■ TEXTE EXTRAIT
Se cache-t-on pour rien avec tant de précaution, dites-vous ? Non : mais qui vous a dit que l’Ordre ne peut soutenir le grand jour ? Vous sçavez apparemment l’Histoire Ecclésiastique. Vous devez y avoir vu, que, dans le quatriême Siécle, le zèle aveugle du Clergé rendit la Réligion Chrêtienne une espèce de Société Cabalistique, & qu’on n’en révéloit les Mistères qu’aux Adeptes. Ce fait est incontestable. L’imprudence de la Politique des Prêtres de ce tems-là est sensible. Mais dites-moi, ce secret authorisoit-il les Païens à soutenir, que ces assemblées récéloient quelques Mistères d’iniquité, & que les Dogmes des Chrêtiens étoient abominables, puisqu’ils n’étoient pas exposés au grand jour. Supposé même, que cette Conséquence découlât naturellement du systême occulte des Chrêtiens, étoit-elle vraïe ?

Vous vous imaginez, que si les murs pouvoient parler, ils déposeroient contre les Francs-Maçons. Belle manière de se tirer d’affaire, que de recourir aux conjectures, dénuées de vraisemblance, quand on ne peut alléguer aucune preuve solide : Je suis surprise, que vous n’aïez point, à l’aide d’une éloquente Prosopopée, animé ces murailles, & mis dans leur bouche le détail de toutes ces infamies, dont vous croïez qu’elles sont témoins. Croïez-moi, le crime est tôt ou tard découvert. L’homme n’en peut imposer long-tems à l’homme. J’absoudrois l’Ordre, quand je n’aurois d’autre preuve de son Innocence que la durée de son secret, sur lequel plusieurs Siècles ont coulé. Du reste, ne craignez point qu’il nuise à la vertu. L’un & l’autre subsisteront vraisemblablement jusqu’à la fin des Siécles.

4.) L’exclusion du Beau-séxe ne fait point de tort à l’Ordre. Notre curiosité en est piquée ; & je suis persuadés, que si elle étoit satisfaite, nous ne serions témoins d’aucunes débauches. Il y a quelques années, que la Reine de Hongrie fit entrer à main armée un détachement de Soldats dans une Loge de Vienne. On n’y vit rien d’indécent ; on ne trouva qu’une Equerre & un Compas.

■ ENREGISTREMENTS
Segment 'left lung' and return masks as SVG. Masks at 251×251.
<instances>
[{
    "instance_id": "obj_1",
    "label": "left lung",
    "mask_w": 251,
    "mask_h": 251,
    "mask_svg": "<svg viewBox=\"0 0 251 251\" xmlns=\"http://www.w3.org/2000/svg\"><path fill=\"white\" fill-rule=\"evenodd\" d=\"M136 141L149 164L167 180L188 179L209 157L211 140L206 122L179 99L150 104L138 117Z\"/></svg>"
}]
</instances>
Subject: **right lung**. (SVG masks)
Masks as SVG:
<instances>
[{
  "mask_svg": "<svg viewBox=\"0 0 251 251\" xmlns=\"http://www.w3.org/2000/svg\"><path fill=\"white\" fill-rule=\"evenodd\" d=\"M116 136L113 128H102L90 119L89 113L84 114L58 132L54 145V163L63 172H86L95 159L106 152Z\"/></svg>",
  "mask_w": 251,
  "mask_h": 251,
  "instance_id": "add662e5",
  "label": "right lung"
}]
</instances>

...

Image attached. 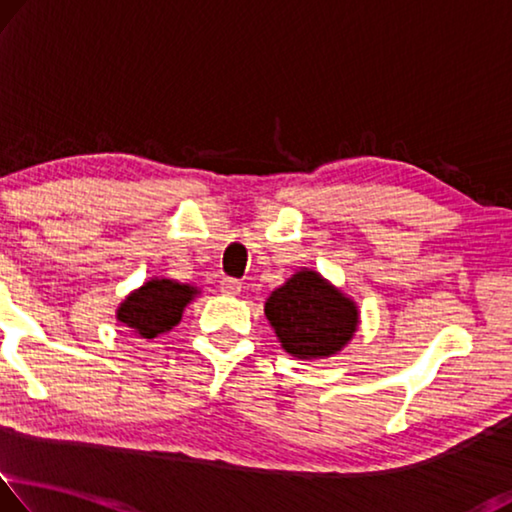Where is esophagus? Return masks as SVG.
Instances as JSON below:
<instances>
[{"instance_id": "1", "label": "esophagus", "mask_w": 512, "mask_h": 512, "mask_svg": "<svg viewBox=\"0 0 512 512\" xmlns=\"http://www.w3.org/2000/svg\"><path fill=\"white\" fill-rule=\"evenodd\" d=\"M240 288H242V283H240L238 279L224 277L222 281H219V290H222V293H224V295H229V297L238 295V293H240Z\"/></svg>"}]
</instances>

...

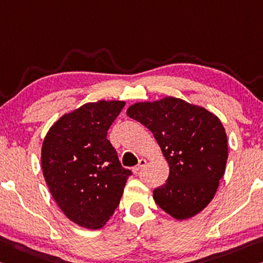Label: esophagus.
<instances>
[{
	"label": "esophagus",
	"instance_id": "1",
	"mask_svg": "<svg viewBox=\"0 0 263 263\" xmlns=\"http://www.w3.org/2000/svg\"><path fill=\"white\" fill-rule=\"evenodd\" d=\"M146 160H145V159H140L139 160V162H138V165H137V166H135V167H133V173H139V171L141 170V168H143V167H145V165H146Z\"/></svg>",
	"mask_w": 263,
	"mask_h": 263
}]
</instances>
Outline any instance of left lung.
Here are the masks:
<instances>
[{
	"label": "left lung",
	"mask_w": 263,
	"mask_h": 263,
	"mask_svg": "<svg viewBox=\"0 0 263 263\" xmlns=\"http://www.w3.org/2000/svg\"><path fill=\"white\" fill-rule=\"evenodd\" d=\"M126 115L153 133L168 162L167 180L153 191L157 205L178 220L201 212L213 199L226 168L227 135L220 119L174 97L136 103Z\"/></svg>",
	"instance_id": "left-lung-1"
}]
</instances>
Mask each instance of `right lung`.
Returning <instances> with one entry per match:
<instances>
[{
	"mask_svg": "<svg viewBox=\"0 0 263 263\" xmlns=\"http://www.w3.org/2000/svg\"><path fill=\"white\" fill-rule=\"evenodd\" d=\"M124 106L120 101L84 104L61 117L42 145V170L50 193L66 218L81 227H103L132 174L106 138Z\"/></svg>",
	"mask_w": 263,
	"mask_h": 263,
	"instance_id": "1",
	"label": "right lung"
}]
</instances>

■ CONSIGNE
Renvoyez sans rien y changer le passage du texte sur les Francs-Maçons qui commence aux mots « Se cache-t-on pour » et s'arrête après « Chrêtiens, étoit-elle vraïe ? ».

■ RÉPONSE
Se cache-t-on pour rien avec tant de précaution, dites-vous ? Non : mais qui vous a dit que l’Ordre ne peut soutenir le grand jour ? Vous sçavez apparemment l’Histoire Ecclésiastique. Vous devez y avoir vu, que, dans le quatriême Siécle, le zèle aveugle du Clergé rendit la Réligion Chrêtienne une espèce de Société Cabalistique, & qu’on n’en révéloit les Mistères qu’aux Adeptes. Ce fait est incontestable. L’imprudence de la Politique des Prêtres de ce tems-là est sensible. Mais dites-moi, ce secret authorisoit-il les Païens à soutenir, que ces assemblées récéloient quelques Mistères d’iniquité, & que les Dogmes des Chrêtiens étoient abominables, puisqu’ils n’étoient pas exposés au grand jour. Supposé même, que cette Conséquence découlât naturellement du systême occulte des Chrêtiens, étoit-elle vraïe ?